Climate: Bonn talks fail to bring breakthrough
The regular mid-year climate negotiations in Bonn, Germany were intended to prepare the ground for the next global climate summit, COP30, which will be held in Brazil this November. But they failed to reach agreement on many issues, with states deadlocked over the inadequacy of financing to respond to climate change. Meanwhile most states have so far failed to produce the more ambitious plans to cut greenhouse gas emissions required this year, while those available largely fall short. After three decades of flawed climate talks, civil society is calling for reform to make negotiations more open and transparent, and more focused on implementation and accountability over commitments.
As Europe sweltered through a deadly heatwave in which the climate crisis claimed over 1,500 lives, climate negotiators in Bonn, Germany were wrapping up two weeks of mostly fruitless talks. They’d spent the first two days of their meeting arguing over the agenda. After three decades of climate diplomacy, the contrast between the accelerating reality of climate breakdown and the glacial pace of international talks is increasingly hard to ignore.
The Bonn talks formed part of the annual multilateral cycle leading to the peak global climate summit, the conference of parties (COP) to the United Nations (UN) Framework Convention on Climate Change. At the yearly mid-point, states meet to try to hammer out drafts of agreements to be finalised at the end-of-year COP. The 30th COP takes place in Brazil this November.
The Bonn talks came at a particularly fraught time for negotiations. Trump announced the USA’s withdrawal from the Paris Agreement on his first day in office in January, meaning the US government didn’t turn up in Bonn. Trump has also dismantled the USA’s international aid system, ending almost all US climate funding, leaving civil society and states that received support scrambling for alternatives.
And while the US cuts are the deepest, they’re not the only ones: France, Germany and the UK are among other states that have announced retreats from aid spending commitments.
More broadly, the notion of a rules-based international order, in which states negotiate in good faith to solve global problems and then stick to the rules, is under extraordinary assault. Trump has put transactional politics at the heart of US international relations. Authoritarian states such as China and Russia pursue self-interest, including by ignoring treaties and international human rights laws. Nationalist and populist politicians have risen in power and prominence in many countries, promising to prioritise narrow national interests and often practising climate denial, including by pledging to break with climate commitments and extract more fossil fuels.
Emissions cuts plans fall short
These geopolitical realities come in what’s supposed to be a key year for action on greenhouse gas emissions. The 2015 Paris Agreement established a ratchet mechanism that requires states to produce increasingly ambitious emissions cuts plans every five years. The deadline for the new plans – nationally determined contributions (NDCs) – to cut emissions by 2035 was 10 February. Shockingly, 95 per cent of states missed it.

Supplied information –

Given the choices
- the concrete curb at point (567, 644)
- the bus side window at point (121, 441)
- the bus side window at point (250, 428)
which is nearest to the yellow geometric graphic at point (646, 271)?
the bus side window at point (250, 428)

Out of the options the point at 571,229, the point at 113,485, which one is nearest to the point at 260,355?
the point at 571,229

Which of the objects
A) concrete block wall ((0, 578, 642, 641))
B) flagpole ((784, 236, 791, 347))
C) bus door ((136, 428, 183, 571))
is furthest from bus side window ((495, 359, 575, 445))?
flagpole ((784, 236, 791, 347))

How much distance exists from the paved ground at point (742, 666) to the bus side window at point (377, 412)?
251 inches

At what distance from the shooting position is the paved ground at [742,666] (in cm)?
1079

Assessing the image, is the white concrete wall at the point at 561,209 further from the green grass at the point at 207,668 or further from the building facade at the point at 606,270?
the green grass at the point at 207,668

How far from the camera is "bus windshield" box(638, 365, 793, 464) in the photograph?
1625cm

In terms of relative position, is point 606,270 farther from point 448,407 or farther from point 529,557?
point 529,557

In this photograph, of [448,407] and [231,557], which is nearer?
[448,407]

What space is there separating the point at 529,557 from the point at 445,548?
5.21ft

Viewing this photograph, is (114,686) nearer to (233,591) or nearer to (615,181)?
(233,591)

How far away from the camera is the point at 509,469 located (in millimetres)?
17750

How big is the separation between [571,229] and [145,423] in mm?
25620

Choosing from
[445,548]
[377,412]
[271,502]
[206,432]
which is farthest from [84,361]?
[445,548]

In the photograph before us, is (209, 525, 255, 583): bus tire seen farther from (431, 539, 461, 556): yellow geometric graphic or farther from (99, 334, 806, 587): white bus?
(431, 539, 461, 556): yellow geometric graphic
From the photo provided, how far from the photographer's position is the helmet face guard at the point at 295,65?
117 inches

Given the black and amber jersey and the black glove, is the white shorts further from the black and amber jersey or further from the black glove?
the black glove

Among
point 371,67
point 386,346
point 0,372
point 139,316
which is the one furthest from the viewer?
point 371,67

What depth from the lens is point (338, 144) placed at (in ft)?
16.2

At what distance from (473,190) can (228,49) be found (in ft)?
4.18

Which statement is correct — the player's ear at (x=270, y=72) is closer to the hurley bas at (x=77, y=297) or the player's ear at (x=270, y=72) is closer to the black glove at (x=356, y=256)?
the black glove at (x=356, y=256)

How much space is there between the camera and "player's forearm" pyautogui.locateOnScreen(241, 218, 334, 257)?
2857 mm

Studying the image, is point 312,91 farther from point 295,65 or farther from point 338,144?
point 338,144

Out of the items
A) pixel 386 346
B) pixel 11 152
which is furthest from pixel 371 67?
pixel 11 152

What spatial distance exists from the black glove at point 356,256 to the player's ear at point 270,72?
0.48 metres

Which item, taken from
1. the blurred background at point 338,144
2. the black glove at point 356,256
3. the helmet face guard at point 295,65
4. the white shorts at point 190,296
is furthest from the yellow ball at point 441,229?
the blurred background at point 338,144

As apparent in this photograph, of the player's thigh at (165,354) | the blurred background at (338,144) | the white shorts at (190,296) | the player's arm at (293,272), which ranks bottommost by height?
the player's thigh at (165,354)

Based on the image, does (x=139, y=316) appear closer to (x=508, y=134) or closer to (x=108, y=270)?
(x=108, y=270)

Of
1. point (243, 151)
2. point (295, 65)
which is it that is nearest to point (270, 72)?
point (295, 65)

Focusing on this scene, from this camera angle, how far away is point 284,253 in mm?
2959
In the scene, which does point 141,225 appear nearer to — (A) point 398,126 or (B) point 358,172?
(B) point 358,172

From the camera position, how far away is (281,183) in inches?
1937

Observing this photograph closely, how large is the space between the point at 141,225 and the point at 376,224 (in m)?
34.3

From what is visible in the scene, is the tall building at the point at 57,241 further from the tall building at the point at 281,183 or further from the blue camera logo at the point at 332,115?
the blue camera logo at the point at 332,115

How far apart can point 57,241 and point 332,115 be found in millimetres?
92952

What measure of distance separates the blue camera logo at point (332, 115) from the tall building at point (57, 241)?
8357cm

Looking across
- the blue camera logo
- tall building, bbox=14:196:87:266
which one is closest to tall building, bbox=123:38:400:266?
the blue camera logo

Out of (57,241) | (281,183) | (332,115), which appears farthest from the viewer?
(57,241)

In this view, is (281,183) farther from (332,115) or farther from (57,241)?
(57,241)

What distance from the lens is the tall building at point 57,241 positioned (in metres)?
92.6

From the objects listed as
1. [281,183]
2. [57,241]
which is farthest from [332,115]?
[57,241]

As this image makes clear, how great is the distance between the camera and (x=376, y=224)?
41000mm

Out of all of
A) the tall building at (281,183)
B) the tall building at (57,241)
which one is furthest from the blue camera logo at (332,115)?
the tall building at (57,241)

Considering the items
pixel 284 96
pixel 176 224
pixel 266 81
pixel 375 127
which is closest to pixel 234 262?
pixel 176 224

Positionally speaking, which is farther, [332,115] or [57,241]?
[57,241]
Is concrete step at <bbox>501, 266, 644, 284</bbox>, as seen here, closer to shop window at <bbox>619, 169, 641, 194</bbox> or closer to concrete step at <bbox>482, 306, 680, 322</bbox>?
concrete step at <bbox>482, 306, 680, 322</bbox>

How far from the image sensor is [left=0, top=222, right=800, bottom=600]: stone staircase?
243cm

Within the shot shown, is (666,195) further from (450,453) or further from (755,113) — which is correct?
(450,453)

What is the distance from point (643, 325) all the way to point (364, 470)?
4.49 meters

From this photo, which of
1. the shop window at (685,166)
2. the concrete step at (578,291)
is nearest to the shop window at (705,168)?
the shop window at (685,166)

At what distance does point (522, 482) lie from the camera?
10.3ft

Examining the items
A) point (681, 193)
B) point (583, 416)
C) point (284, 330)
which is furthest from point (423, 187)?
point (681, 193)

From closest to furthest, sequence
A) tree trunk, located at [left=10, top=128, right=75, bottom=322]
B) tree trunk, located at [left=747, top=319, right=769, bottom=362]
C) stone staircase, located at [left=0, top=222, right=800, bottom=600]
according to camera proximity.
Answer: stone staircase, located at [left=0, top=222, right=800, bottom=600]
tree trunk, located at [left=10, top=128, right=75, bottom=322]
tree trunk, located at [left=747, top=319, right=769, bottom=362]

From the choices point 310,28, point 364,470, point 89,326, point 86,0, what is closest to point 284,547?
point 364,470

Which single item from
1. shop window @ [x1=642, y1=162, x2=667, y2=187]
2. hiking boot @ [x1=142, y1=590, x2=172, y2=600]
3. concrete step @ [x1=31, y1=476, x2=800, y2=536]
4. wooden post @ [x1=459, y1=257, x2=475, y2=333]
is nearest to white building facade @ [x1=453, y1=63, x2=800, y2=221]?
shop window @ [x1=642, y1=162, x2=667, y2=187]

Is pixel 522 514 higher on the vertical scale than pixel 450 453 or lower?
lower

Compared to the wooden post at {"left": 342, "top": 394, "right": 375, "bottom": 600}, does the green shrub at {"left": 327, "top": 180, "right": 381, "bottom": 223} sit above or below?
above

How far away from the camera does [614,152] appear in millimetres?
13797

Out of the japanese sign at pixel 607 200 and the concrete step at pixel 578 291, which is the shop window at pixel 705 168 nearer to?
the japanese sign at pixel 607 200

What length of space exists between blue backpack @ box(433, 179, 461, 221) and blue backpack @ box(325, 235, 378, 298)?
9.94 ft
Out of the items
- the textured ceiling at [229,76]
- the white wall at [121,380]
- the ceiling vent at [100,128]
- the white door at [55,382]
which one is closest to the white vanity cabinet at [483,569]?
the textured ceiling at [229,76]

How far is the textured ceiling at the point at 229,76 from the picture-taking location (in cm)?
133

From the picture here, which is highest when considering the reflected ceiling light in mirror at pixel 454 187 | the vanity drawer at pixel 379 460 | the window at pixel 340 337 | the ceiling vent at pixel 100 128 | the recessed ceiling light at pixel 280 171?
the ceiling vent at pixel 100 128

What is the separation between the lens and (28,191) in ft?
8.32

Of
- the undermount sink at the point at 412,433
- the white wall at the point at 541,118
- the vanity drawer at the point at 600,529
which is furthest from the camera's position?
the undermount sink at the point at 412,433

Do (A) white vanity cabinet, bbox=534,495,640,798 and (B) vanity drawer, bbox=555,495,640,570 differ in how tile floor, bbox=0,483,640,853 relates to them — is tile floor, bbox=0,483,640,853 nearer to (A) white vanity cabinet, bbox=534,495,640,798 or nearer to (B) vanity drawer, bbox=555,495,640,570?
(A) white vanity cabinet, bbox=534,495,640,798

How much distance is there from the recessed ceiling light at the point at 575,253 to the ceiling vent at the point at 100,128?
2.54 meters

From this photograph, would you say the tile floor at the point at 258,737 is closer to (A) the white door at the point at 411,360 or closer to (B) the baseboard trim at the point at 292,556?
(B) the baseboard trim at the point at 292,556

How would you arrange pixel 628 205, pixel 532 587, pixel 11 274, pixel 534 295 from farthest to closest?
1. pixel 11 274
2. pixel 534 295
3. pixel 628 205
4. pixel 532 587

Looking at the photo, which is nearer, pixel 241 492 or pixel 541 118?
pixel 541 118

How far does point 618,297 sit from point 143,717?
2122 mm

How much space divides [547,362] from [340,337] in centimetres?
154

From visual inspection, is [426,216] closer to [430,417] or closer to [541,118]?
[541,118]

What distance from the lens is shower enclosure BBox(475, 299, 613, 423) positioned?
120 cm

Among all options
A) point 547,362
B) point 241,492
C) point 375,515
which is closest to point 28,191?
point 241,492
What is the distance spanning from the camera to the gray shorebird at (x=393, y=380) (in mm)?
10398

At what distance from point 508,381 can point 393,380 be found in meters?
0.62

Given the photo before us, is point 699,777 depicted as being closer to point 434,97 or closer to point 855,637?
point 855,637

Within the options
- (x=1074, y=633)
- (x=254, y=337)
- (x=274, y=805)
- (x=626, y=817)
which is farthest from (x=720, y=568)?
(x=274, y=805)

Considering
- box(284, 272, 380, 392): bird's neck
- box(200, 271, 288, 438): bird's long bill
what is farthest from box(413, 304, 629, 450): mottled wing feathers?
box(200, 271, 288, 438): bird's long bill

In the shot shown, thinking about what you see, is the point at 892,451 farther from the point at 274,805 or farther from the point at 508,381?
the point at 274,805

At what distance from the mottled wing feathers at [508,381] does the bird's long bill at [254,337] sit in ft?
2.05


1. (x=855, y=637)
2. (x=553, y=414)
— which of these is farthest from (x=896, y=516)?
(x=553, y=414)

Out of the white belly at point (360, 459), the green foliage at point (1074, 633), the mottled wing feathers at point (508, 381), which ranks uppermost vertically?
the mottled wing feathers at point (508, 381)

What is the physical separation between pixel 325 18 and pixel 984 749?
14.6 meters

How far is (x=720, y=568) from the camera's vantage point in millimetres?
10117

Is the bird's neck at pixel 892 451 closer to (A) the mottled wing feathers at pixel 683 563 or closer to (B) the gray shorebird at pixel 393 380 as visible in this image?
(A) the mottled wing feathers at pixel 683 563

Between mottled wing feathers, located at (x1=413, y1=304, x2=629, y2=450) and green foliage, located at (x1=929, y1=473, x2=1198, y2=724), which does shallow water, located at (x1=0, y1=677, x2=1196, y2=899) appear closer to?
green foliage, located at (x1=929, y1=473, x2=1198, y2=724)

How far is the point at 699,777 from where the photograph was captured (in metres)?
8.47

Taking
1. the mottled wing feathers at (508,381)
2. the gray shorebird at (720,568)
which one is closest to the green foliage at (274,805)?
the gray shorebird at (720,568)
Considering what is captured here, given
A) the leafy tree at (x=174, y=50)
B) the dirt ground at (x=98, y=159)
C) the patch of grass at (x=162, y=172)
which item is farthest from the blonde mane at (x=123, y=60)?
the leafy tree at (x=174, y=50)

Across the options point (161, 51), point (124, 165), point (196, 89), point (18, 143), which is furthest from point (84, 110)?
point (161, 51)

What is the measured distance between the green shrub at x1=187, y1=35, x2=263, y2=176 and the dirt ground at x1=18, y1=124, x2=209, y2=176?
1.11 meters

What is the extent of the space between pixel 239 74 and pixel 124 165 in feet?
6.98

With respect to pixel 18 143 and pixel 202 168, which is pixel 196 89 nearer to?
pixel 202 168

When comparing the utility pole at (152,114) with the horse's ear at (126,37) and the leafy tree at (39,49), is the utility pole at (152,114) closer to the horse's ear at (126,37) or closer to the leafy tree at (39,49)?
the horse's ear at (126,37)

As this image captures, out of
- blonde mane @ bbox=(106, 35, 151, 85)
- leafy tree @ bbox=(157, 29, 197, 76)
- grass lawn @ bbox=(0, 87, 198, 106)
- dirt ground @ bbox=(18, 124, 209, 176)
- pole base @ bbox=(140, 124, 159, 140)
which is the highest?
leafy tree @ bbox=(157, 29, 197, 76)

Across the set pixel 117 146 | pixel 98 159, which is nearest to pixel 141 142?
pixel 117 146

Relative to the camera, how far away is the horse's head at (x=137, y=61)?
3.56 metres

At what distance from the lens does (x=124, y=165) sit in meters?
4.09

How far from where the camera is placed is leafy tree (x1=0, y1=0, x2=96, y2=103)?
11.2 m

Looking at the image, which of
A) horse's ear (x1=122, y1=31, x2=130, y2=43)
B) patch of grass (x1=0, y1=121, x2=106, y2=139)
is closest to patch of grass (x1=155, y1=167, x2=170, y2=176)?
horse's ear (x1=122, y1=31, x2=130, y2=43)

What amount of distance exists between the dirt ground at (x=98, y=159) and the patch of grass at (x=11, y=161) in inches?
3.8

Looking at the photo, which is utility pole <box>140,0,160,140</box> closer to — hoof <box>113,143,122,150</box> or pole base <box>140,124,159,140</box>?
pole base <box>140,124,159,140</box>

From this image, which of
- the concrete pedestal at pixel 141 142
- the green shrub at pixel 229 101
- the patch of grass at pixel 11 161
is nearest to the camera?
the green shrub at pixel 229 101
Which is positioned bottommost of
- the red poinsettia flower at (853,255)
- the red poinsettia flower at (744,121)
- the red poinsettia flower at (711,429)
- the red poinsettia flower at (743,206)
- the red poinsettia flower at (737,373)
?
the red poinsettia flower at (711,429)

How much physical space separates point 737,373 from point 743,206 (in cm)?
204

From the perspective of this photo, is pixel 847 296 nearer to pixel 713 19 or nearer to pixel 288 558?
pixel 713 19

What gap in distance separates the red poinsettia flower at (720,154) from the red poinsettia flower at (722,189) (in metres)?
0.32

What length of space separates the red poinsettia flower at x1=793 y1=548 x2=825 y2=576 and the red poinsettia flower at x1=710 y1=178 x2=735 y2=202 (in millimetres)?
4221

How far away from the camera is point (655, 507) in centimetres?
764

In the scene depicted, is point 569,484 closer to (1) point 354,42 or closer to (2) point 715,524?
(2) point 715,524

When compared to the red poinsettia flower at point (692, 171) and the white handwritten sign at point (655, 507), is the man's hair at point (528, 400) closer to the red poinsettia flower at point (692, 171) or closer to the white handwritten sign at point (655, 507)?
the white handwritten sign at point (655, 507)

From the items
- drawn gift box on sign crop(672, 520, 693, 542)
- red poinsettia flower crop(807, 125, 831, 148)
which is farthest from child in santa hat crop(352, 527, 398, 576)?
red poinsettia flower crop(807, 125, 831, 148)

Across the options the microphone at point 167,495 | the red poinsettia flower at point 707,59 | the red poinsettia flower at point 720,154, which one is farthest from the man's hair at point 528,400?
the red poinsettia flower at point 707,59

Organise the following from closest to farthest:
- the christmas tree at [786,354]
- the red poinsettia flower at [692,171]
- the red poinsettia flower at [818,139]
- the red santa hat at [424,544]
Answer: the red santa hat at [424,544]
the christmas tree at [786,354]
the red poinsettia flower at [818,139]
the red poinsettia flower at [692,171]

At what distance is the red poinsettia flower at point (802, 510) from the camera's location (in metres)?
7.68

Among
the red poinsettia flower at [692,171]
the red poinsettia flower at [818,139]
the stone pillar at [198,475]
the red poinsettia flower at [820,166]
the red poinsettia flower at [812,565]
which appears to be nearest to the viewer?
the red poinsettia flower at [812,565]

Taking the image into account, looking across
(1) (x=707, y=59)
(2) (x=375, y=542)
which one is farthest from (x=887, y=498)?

What is being asked – Write out the passage of the Bonn climate talks article above from "Emissions cuts plans fall" to "states missed it.", unchanged.

The reply –
Emissions cuts plans fall short
These geopolitical realities come in what’s supposed to be a key year for action on greenhouse gas emissions. The 2015 Paris Agreement established a ratchet mechanism that requires states to produce increasingly ambitious emissions cuts plans every five years. The deadline for the new plans – nationally determined contributions (NDCs) – to cut emissions by 2035 was 10 February. Shockingly, 95 per cent of states missed it.